◆ EXERCISE DETAILS ◆
Give back, unchanged, the lines of the listing from the one containing "At what distance from" through the final line of the listing, both ends included.

◆ Entries drawn from a collection ◆
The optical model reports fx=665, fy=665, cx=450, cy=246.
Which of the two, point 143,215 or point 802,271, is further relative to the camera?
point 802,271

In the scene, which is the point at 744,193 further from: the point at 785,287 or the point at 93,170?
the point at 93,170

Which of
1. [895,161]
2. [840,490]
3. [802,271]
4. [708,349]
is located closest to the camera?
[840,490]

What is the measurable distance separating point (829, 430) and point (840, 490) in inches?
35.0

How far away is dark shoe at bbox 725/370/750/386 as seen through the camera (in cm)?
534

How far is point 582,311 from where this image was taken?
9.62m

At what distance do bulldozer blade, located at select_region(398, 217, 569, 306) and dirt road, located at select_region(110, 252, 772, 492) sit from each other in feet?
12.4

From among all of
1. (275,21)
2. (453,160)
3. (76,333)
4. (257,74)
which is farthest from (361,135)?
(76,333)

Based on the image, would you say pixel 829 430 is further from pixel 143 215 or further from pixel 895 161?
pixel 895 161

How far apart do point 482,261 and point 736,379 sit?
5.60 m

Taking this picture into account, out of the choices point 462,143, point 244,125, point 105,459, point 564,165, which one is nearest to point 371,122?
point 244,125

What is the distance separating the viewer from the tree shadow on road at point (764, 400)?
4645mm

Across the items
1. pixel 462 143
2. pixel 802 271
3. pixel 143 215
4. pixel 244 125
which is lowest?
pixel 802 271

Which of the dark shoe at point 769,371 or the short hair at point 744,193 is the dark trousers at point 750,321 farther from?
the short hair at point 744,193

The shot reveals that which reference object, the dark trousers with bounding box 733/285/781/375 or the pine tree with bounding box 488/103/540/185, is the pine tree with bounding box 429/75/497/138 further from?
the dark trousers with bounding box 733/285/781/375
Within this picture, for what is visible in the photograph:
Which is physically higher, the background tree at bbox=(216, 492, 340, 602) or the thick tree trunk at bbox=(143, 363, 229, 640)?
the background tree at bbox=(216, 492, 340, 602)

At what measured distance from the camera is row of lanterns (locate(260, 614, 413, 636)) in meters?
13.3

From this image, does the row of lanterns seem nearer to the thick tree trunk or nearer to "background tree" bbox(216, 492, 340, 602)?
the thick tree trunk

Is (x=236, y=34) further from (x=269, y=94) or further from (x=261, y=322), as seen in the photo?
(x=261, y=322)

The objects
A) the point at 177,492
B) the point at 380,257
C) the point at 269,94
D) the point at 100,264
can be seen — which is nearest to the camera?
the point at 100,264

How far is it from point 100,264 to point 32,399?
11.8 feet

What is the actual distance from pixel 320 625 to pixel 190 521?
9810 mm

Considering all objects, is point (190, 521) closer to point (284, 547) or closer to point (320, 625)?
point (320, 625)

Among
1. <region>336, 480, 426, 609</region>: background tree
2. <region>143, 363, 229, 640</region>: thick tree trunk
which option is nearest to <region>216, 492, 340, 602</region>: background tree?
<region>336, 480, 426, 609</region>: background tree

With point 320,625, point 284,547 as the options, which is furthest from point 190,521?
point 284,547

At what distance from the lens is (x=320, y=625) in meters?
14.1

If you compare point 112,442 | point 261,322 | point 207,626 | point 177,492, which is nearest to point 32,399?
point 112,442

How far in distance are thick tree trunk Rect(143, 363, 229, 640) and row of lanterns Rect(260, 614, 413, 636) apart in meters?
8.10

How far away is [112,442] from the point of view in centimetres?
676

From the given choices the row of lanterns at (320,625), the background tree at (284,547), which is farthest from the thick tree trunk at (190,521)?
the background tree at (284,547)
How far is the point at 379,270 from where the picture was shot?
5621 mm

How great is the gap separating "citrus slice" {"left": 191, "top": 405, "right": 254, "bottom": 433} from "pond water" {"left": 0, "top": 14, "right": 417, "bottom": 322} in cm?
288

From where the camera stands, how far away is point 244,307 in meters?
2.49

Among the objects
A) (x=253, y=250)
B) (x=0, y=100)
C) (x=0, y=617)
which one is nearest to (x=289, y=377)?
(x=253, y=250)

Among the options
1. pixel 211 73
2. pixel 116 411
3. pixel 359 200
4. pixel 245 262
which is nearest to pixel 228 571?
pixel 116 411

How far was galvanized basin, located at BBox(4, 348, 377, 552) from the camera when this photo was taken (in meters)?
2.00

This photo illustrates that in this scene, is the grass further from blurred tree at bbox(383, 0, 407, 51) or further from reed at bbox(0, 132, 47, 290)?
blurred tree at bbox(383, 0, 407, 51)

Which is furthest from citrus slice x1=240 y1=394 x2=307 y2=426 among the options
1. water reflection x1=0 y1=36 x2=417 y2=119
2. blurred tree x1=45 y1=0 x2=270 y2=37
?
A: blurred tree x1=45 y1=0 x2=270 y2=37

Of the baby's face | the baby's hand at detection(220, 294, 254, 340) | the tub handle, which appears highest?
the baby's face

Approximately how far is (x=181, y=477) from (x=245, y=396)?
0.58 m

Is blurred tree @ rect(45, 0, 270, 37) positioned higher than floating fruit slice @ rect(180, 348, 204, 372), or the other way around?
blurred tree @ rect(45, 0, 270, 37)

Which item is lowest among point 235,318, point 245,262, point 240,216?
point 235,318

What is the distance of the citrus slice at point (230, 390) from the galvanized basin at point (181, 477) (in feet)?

◆ TASK ANSWER ◆
At what distance from the lens is (x=320, y=625) in meters?
14.1

If you compare point 112,442 | point 261,322 | point 207,626 | point 177,492, which is nearest to point 32,399?
point 112,442

How far in distance are thick tree trunk Rect(143, 363, 229, 640) and row of lanterns Rect(260, 614, 413, 636) apart in meters?
8.10

How far away is [112,442] from the point of view in centimetres?
676

From the given choices the row of lanterns at (320,625), the background tree at (284,547), which is farthest from the thick tree trunk at (190,521)?
the background tree at (284,547)
How far is the point at 379,270 from where the picture was shot?
5621 mm

How great is the gap separating "citrus slice" {"left": 191, "top": 405, "right": 254, "bottom": 433} from "pond water" {"left": 0, "top": 14, "right": 417, "bottom": 322} in cm?
288

From where the camera stands, how far away is point 244,307 in meters?
2.49

Among the objects
A) (x=253, y=250)
B) (x=0, y=100)
C) (x=0, y=617)
which one is nearest to (x=289, y=377)?
(x=253, y=250)

Among the options
1. pixel 211 73
2. pixel 116 411
3. pixel 359 200
4. pixel 245 262
which is nearest to pixel 228 571?
pixel 116 411

How far was galvanized basin, located at BBox(4, 348, 377, 552) from the camera when this photo was taken (in meters)?
2.00

This photo illustrates that in this scene, is the grass further from blurred tree at bbox(383, 0, 407, 51) or further from reed at bbox(0, 132, 47, 290)?
blurred tree at bbox(383, 0, 407, 51)

Which is furthest from citrus slice x1=240 y1=394 x2=307 y2=426 among the options
1. water reflection x1=0 y1=36 x2=417 y2=119
2. blurred tree x1=45 y1=0 x2=270 y2=37
?
A: blurred tree x1=45 y1=0 x2=270 y2=37

Of the baby's face | the baby's hand at detection(220, 294, 254, 340) | the tub handle, which appears highest?
the baby's face

Approximately how far is (x=181, y=477) from (x=245, y=396)?
0.58 m

Is blurred tree @ rect(45, 0, 270, 37) positioned higher than floating fruit slice @ rect(180, 348, 204, 372), or the other way around?
blurred tree @ rect(45, 0, 270, 37)

Which item is lowest among point 235,318, point 245,262, point 240,216?
point 235,318

What is the distance of the citrus slice at point (230, 390) from the galvanized basin at point (181, 477) (in feet)?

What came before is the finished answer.